◆ SUPPLIED TEXT
Mark, the Majestic squire is the same as the Art Deco so that is covered, I will give thought to the executives if enough call for them. 





MarkD said:


> OKLAHOMAN said:
> 
> 
> > Here are the bushing I will be ordering, if you have any that you think would be added to this  list let me know here:
> ...


----------



## thewishman (Feb 12, 2014)

Sketch pencil bushings - HOORAY!


----------



## RODNEYBREAN (Feb 12, 2014)

ANY TBC BUSHINGS FOR SLIMLINE KITS ?


----------



## Constant Laubscher (Feb 12, 2014)

RODNEYBREAN said:


> ANY TBC BUSHINGS FOR SLIMLINE KITS ?


 

I would need the sizes for those but that was one of the things on my list to run.


----------



## walshjp17 (Feb 12, 2014)

I'd be interested in Stratus clicks (nice smooth mechanism) and Civil War Bullet Pens (assuming one or another of the ones you have decided to do already won't work).


----------



## edman2 (Feb 12, 2014)

How about the long click?


----------



## OKLAHOMAN (Feb 12, 2014)

Guy's and Gal's I will be sending Constance a list with sizes this evening so if anyone has the size for the slim, the bushing and the shaft let me know.


----------



## The Penguin (Feb 12, 2014)

long click - I would buy those.


----------



## edstreet (Feb 12, 2014)

Sounds like a megga poll is in order that includes all the pen kits.


----------



## southernclay (Feb 12, 2014)

OKLAHOMAN said:


> Guy's and Gal's I will be sending Constance a list with sizes this evening so if anyone has the size for the slim, the bushing and the shaft let me know.


 
Here is Penn State's
http://www.pennstateind.com/library/PKM-BUSH3.pdf

They say outside diameter of .330". CSUSA has .335"


Jr II series would be good to have too, thanks and congrats to both of you


----------



## Band Saw Box (Feb 12, 2014)

I'll be looking to buy a few set's.  I was hoping to have a few TBC pens done by now. But I guess things done always work as we hope.


----------



## OKLAHOMAN (Feb 12, 2014)

*Order placed*

The order is placed and we should have stock in 30 to 45 days, it looks like you want 60 degree recesses instead of a .248 hole through the bushing and that is what we will do. You speak we listen:biggrin:


----------



## edstreet (Feb 12, 2014)

Weather providing and the like ...


----------



## Smitty37 (Feb 12, 2014)

You just gotta move farther north Ed.





edstreet said:


> Weather providing and the like ...


----------



## edstreet (Feb 12, 2014)

Smitty37 said:


> You just gotta move farther north Ed.
> 
> 
> 
> ...



I am 110 miles south of Atlanta and right now they are under nasty while it's just a cold rain going on here.  However that's 1-2 zones away as well...


----------



## PenMan1 (Feb 12, 2014)

I'll buy them either way. The ones I got from JohnnyCNC years ago are getting tired.

I would prefer them with 7mm holes, but I can drill holes in the few that I use that way. GOOD JOB! It's about time we have these back in the market place!


----------



## lorbay (Feb 12, 2014)

PenMan1 said:


> I'll buy them either way. The ones I got from JohnnyCNC years ago are getting tired.
> 
> I would prefer them with 7mm holes, but I can drill holes in the few that I use that way. GOOD JOB! It's about time we have these back in the market place!



Has Johnny stopped making them since his mishap. .???

◆ INFORMATION PROVIDED
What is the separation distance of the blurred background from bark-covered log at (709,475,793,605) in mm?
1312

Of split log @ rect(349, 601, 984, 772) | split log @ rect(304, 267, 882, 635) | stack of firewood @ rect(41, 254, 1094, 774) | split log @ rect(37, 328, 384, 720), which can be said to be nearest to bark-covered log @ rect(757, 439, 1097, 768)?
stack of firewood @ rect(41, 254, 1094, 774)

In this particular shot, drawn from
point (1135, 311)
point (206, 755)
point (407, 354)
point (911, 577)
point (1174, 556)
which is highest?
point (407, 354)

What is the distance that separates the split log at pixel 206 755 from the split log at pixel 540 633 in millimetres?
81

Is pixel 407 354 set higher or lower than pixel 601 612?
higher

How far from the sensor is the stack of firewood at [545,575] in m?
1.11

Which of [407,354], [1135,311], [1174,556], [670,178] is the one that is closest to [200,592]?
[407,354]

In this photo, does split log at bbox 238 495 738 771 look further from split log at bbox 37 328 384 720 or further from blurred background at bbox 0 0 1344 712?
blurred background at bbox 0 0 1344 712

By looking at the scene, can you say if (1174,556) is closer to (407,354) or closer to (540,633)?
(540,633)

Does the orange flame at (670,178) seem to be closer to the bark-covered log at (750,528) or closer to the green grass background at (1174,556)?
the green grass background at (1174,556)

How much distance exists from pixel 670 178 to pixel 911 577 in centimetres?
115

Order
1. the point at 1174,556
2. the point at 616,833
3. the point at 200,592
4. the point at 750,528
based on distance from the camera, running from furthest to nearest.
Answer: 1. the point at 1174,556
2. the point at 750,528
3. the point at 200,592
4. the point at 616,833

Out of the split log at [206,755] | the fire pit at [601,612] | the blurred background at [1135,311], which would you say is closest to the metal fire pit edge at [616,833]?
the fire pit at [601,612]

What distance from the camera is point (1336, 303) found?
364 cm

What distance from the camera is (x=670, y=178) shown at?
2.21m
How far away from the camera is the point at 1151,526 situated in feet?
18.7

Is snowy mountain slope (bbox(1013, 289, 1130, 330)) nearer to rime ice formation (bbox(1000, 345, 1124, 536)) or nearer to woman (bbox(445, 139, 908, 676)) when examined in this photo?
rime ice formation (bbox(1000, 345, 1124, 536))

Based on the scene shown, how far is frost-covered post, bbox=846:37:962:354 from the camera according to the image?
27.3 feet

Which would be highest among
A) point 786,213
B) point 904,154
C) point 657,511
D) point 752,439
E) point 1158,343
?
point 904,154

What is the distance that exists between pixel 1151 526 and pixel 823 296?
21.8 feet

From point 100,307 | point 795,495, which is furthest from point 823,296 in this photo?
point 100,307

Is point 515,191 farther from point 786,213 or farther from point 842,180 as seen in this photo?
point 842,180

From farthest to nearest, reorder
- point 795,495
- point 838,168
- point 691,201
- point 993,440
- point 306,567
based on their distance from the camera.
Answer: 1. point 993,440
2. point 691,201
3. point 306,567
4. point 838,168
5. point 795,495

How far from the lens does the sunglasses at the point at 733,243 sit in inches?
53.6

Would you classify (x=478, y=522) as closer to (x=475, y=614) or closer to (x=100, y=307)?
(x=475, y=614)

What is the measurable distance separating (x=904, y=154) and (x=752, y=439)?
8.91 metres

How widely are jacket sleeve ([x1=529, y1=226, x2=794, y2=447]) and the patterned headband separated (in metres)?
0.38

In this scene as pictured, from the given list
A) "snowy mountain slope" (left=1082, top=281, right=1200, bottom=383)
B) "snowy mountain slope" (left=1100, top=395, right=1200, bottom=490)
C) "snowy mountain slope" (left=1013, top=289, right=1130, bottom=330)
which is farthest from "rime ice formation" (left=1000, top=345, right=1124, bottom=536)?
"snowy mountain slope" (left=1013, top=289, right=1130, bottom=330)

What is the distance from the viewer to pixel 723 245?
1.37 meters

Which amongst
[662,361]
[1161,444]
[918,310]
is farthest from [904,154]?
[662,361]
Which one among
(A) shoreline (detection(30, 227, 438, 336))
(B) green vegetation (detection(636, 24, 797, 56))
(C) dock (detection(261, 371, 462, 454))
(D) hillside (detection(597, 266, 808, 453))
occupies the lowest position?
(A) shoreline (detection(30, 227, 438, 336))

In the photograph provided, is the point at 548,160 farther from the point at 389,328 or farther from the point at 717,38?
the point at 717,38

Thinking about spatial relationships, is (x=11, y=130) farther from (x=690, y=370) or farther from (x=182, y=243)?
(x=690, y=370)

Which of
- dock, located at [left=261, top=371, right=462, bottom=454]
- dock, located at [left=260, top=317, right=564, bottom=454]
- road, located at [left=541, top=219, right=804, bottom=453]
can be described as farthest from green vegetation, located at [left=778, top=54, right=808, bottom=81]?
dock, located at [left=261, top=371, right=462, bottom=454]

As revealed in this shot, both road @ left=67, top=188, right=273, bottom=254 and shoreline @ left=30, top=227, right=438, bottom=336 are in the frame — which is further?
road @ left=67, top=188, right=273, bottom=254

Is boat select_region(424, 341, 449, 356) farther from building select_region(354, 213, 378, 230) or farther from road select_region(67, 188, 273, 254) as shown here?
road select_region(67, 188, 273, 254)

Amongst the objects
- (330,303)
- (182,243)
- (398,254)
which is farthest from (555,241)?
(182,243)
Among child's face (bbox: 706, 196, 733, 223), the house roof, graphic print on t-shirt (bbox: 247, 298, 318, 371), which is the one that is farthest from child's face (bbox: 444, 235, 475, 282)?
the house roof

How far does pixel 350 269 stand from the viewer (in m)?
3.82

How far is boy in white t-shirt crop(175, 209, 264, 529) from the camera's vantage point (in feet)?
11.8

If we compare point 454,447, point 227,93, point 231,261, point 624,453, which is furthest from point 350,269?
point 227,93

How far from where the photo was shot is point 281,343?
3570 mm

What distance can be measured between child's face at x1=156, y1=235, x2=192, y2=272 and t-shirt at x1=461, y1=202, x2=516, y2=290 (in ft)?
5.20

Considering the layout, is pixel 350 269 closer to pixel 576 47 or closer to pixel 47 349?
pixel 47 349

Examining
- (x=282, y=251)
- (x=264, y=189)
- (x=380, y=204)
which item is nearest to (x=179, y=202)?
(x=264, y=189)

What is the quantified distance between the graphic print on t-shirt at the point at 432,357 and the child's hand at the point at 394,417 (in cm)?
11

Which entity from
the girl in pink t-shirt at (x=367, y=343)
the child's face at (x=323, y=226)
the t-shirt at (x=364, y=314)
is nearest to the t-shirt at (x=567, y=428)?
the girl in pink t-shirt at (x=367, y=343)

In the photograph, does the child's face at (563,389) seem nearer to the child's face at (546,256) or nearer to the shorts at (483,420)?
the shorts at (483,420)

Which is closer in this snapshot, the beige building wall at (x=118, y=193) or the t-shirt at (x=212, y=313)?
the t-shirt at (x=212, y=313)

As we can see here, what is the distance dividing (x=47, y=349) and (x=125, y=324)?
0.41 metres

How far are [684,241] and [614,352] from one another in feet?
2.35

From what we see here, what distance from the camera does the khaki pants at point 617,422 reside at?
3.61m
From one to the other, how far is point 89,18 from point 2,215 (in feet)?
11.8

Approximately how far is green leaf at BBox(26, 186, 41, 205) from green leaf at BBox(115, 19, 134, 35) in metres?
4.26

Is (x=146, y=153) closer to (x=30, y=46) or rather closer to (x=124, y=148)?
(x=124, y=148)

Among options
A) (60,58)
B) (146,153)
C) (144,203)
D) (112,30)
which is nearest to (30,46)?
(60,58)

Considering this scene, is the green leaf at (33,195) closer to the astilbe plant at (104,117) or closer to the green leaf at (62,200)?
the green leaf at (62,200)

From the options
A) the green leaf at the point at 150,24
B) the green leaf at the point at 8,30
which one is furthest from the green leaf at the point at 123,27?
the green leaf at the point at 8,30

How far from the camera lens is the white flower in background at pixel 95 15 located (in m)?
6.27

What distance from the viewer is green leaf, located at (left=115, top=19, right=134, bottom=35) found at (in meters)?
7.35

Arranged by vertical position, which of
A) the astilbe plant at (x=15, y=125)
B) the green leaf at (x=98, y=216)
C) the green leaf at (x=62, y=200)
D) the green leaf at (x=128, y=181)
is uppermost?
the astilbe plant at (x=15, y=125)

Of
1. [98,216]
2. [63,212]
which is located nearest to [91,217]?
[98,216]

◆ AIM A
Transcribe the part of the bushing thread starting at "## lorbay (Feb" and ending at "his mishap. .???".
◆ AIM B
Reproduce word for word the lines of the records starting at the line that contains "From what we" and ending at the final line of the records.

◆ WORKED ANSWER A
## lorbay (Feb 12, 2014)

PenMan1 said:


> I'll buy them either way. The ones I got from JohnnyCNC years ago are getting tired.
> 
> I would prefer them with 7mm holes, but I can drill holes in the few that I use that way. GOOD JOB! It's about time we have these back in the market place!



Has Johnny stopped making them since his mishap. .???

◆ WORKED ANSWER B
From what we see here, what distance from the camera does the khaki pants at point 617,422 reside at?
3.61m
From one to the other, how far is point 89,18 from point 2,215 (in feet)?
11.8

Approximately how far is green leaf at BBox(26, 186, 41, 205) from green leaf at BBox(115, 19, 134, 35) in metres?
4.26

Is (x=146, y=153) closer to (x=30, y=46) or rather closer to (x=124, y=148)?
(x=124, y=148)

Among options
A) (60,58)
B) (146,153)
C) (144,203)
D) (112,30)
which is nearest to (30,46)?
(60,58)

Considering this scene, is the green leaf at (33,195) closer to the astilbe plant at (104,117) or closer to the green leaf at (62,200)?
the green leaf at (62,200)

From the options
A) the green leaf at the point at 150,24
B) the green leaf at the point at 8,30
which one is furthest from the green leaf at the point at 123,27?
the green leaf at the point at 8,30

How far from the camera lens is the white flower in background at pixel 95 15 located (in m)?
6.27

What distance from the viewer is green leaf, located at (left=115, top=19, right=134, bottom=35) found at (in meters)?
7.35

Arranged by vertical position, which of
A) the astilbe plant at (x=15, y=125)
B) the green leaf at (x=98, y=216)
C) the green leaf at (x=62, y=200)
D) the green leaf at (x=128, y=181)
is uppermost?
the astilbe plant at (x=15, y=125)

Of
1. [98,216]
2. [63,212]
which is located nearest to [91,217]?
[98,216]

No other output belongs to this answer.